-- Problems --
**A)** From the comment thread, reproduce word for word the part starting at "The Bush administration" and ending at "the Clinton administration.)".
**B)** According to the comment thread, why do executive branches accumulate power, especially for surveillance and suspension of civil liberties? Answer in one to three sentences.

The Bush administration was bolstered by 9/11, largely because it inspired a sense of national unity. But executive branches live in fear of the opposite – that something very bad will happen and that they will get blamed for not stopping it beforehand. Accumulating power, especially for surveillance and suspension of civil liberties, makes them feel that they at least control their destiny somewhat.

10

SamChevre 07.25.07 at 9:41 pm

I’m guessing that if an Republican is elected, (b); if a Democrat is elected, (d). Democrats have never hesitated to collect private information before (note the long fight to keep gun ownership private under the Clinton administration.)

11

Bloix 07.25.07 at 9:47 pm

You think a Dem AG is going to be confirmed without making some commitments to investigate? You think a Dem AG will lie to Waxman about what he or she finds once taking office?

12

nick s 07.25.07 at 10:23 pm

This is an important issue, and the Dem candidates haven’t been sufficiently explicit about it. No matter what, if a Dem wins, he or she will inherit a poisoned DOJ with career employees recruited through partisan tests.

It’s enough to make a person tinfoil-hatty: as if the GOP doesn’t intend on handing over power any time soon.

13

Shelby 07.25.07 at 10:41 pm

b or d, regardless of whether a Democrat or Republican wins. Along with some changes to the program so that, when it comes to light again, there’s a way to sow confusion over whether it’s really the same program continued, or a new, similar-looking one. Also, whoever wins will have a more sophisticated legal argument prepared regarding its validity.

-- Material --
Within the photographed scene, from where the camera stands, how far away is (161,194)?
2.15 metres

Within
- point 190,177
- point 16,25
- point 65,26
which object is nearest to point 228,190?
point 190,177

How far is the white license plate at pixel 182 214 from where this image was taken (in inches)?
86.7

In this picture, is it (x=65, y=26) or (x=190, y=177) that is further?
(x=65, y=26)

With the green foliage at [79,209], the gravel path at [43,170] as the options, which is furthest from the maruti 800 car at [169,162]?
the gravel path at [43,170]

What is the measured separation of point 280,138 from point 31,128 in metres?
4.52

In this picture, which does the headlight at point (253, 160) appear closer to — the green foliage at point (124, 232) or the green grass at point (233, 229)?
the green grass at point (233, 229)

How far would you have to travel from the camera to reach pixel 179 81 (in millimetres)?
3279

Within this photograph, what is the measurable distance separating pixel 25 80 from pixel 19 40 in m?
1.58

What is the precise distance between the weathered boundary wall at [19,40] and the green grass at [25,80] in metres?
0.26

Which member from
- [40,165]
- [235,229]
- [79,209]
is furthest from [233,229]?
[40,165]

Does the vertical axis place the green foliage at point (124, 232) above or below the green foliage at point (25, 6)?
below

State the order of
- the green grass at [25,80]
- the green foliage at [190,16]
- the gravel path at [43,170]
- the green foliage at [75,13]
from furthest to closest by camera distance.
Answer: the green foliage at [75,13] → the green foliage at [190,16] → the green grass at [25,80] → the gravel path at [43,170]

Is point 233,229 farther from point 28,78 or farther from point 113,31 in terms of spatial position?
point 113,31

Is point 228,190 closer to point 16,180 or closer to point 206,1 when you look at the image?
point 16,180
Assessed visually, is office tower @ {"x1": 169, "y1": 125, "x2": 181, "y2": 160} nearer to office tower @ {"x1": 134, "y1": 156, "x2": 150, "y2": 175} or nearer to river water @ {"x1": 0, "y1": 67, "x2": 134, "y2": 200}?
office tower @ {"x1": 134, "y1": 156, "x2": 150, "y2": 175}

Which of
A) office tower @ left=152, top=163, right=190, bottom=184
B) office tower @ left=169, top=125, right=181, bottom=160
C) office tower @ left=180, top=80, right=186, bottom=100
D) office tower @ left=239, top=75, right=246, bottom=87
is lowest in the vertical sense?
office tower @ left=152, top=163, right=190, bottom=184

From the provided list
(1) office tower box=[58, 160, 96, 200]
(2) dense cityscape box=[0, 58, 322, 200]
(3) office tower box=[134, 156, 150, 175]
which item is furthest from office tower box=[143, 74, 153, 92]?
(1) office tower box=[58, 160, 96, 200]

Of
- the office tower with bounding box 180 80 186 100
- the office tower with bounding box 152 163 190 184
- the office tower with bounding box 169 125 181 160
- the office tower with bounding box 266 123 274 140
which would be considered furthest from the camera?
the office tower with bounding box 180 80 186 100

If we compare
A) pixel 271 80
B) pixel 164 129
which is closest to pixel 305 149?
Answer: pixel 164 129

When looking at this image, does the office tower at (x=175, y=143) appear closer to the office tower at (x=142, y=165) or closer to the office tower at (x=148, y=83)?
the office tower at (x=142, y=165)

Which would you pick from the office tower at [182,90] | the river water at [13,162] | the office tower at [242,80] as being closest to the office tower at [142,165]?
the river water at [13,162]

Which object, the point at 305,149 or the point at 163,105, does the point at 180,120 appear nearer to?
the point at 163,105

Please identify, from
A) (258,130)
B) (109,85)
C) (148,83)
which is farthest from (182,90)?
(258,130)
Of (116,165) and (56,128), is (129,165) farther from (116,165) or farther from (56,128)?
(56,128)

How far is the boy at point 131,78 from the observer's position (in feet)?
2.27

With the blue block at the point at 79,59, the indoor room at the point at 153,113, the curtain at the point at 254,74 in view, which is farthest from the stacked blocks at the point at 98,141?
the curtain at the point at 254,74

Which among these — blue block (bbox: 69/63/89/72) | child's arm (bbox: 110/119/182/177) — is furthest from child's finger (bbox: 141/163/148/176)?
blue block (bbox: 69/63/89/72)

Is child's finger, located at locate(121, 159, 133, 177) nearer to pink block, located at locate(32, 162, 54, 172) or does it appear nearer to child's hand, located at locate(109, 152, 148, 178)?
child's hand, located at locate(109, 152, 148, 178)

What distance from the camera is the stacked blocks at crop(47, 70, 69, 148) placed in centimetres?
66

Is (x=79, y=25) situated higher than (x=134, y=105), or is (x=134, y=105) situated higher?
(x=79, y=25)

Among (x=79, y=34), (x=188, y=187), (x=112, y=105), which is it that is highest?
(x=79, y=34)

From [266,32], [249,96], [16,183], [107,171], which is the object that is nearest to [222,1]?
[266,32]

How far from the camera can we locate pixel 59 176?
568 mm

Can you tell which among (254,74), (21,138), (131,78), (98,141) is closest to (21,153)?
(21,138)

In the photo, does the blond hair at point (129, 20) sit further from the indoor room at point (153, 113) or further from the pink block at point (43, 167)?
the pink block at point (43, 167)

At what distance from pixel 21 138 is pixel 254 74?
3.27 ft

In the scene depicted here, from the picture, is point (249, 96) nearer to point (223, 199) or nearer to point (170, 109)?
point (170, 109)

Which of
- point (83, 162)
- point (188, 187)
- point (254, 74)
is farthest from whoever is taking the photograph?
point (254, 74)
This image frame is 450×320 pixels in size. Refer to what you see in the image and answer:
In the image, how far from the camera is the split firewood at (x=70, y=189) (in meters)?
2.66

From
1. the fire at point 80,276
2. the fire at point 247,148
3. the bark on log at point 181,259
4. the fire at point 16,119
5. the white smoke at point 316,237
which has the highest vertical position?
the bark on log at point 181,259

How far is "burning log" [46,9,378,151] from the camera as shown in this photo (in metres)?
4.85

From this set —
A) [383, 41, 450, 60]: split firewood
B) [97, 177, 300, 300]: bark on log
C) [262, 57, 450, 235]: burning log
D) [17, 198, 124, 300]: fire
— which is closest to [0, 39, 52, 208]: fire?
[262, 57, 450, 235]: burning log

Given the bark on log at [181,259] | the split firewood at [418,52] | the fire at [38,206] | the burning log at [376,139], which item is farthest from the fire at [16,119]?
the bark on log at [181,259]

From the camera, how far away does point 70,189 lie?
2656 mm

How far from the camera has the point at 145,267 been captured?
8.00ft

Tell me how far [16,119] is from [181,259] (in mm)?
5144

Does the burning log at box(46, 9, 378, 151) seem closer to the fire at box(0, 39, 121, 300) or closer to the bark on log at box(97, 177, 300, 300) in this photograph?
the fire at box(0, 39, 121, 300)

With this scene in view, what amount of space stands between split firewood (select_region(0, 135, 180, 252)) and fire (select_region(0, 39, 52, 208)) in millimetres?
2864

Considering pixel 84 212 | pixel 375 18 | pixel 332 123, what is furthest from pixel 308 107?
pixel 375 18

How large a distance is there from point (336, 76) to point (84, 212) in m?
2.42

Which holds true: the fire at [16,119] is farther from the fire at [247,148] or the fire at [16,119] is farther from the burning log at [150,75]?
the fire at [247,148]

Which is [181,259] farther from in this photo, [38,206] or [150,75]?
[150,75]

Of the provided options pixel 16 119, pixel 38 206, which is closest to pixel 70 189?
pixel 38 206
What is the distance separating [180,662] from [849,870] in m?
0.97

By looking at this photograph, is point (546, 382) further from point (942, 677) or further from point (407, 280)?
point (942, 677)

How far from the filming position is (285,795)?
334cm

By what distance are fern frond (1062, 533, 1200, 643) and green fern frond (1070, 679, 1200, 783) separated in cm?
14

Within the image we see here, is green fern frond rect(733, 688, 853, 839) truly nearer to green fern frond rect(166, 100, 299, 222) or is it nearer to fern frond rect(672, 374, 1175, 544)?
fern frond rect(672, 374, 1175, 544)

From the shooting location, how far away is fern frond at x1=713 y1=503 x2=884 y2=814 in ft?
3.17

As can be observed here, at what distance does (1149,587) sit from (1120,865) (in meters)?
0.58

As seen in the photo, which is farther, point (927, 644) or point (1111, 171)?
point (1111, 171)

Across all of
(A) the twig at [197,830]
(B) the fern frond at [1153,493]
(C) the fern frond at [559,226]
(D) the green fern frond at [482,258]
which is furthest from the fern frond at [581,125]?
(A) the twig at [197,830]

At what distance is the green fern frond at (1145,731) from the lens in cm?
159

-- Results by task --
**A)**
The Bush administration was bolstered by 9/11, largely because it inspired a sense of national unity. But executive branches live in fear of the opposite – that something very bad will happen and that they will get blamed for not stopping it beforehand. Accumulating power, especially for surveillance and suspension of civil liberties, makes them feel that they at least control their destiny somewhat.

10

SamChevre 07.25.07 at 9:41 pm

I’m guessing that if an Republican is elected, (b); if a Democrat is elected, (d). Democrats have never hesitated to collect private information before (note the long fight to keep gun ownership private under the Clinton administration.)

**B)** Executive branches live in fear that something very bad will happen and that they will be blamed for not stopping it beforehand. Accumulating such power makes them feel that they at least control their destiny somewhat.